Justin Logan
Last week, Henry Kissinger died at the age of 100. As the man inspired revulsion on the left, so did his death inspire arch obituaries there: the gist of my friend Spencer Ackerman’s obit is accessible right in the title: “Henry Kissinger, War Criminal Beloved by America’s Ruling Class, Finally Dies.” And as these things go, if the left dislikes something, the right must praise it. So for National Review, not only was Kissinger merely a man whose life’s work was “studying [turmoil], managing it, trying to tamp it down,” but he also “was not a war criminal.”
Above all the commentaries, though, was our colleague Patrick Porter’s piece in The Critic, describing HK as “The Man Who Loved Power.” My friend’s prose is always elegant, but particularly so here. I’ll leave you a long excerpt:
Kissinger is a warning above all about power. Realism, the tradition from Thucydides to Morgenthau that he identified with, encourages an acceptance and respect for power, especially hard power, as the ultima ratio of international life. That respect demands some restraint and some sense of civic purpose, given the world’s tendency towards hostile balancing, and given that power can corrupt its possessor. We cannot opt out of power politics. But that is no alibi to yield to its corruptions.
Kissinger, however, not only respected but loved wielding it. If Kissinger is to be remembered as a member of the realist family and its pursuit of Realpolitik, he embodied its darker form, crude and self‐indulgent Machtpolitik. Kissinger’s behaviour suggests so‐ trying to sabotage a nation’s peace negotiations in order to advance one’s career is the definition of power‐loving…
Kissinger practised power politics as much against his own republic as in the wider world. With his exotic accent and continuous harping on democracy’s frailties in the world of diplomacy, he knowingly trafficked on an American insecurity, the worry that the innocent young nation needs the guidance of the wised‐up old world, as if America did not have its own exemplars of effective diplomacy long before Henry turned up. And his underlying impulse was not to tutor the republic. Hans Morgenthau, a civic‐minded realist who knew Kissinger well, identified the actual motor: “Kissinger has done, during his adult life, very little that was not oriented toward a particular aim in terms of his personal service and particularly his personal power. And he has been eminently successful.” Full stop.
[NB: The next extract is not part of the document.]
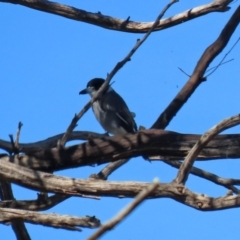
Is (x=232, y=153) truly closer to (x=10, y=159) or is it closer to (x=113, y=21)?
(x=10, y=159)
Please do read the whole piece.
But there are two things to add to Porter’s excellent statement: First is that where favoring realism and favoring war parted ways, Kissinger generally sided with war. As one of my old realist professors used to put it, “all American realists opposed the Vietnam War, except for Henry Kissinger. And all American realists opposed the Iraq War, except for Henry Kissinger.” As Kenneth Waltz would later recall in a 1998 interview, the two men met in 1968 and discussed the war in Vietnam:
We agreed completely: hopeless, pointless, no American interest at stake. But he believed… If we get out of Vietnam, just withdraw, the McCarthy period in American politics will pale into insignificance. American society will just blow up. There will be such recriminations, because we will be seen as having sold out.
Almost 17,000 US servicemembers died in Vietnam in 1968 and another 20,000 or so died in the war after 1968. Some alacrity—and even risk regarding his own political standing—was called for.
Secondly, Kissinger did more than anyone to make the concept of foreign policy “realism” synonymous with “grotesque indifference to human slaughter.” This did serious damage to the realist brand, and probably still does. For example, Reihan Salam, who now runs the Manhattan Institute, wrote a 2014 article answering his own question, “Why am I still a neocon?” in large part by pointing to Kissinger and Nixon’s support for the Pakistani military’s slaughter of hundreds of thousands of Bengalis, including his uncle. Realists who predated him, like Hans Morgenthau, as well as realists who came after him, thought very carefully about morality in the conduct of foreign policy.
Beyond the horrors in Bangladesh, or in Cambodia, or elsewhere, some of Kissinger’s utterances just pierce contemporary ears. For example, Kissinger offhandedly remarked to President Nixon in 1973 that, “The emigration of Jews from the Soviet Union is not an objective of American foreign policy. And if they put Jews into gas chambers in the Soviet Union, it is not an American concern. Maybe a humanitarian concern.” I suppose the cynical reading here is supposed to be exculpatory: perhaps the Jewish Kissinger was trying to endear himself to the anti‐Semitic Nixon via this horrible remark. But Kissinger also inexplicably told the author of his 1992 biography, Walter Isaacson, that, “If it were not for the accident of my birth, I would be antisemitic.” Who is this person?
Not someone who should be the lodestar of a foreign policy school of thought in the 2023 United States. The Sino‐Soviet split was an important and salutary Cold War development, although the US role generally and Kissinger’s in particular have both been overplayed historically. But for many of those who call ourselves realists, Kissinger is not, and has not been our inspiration.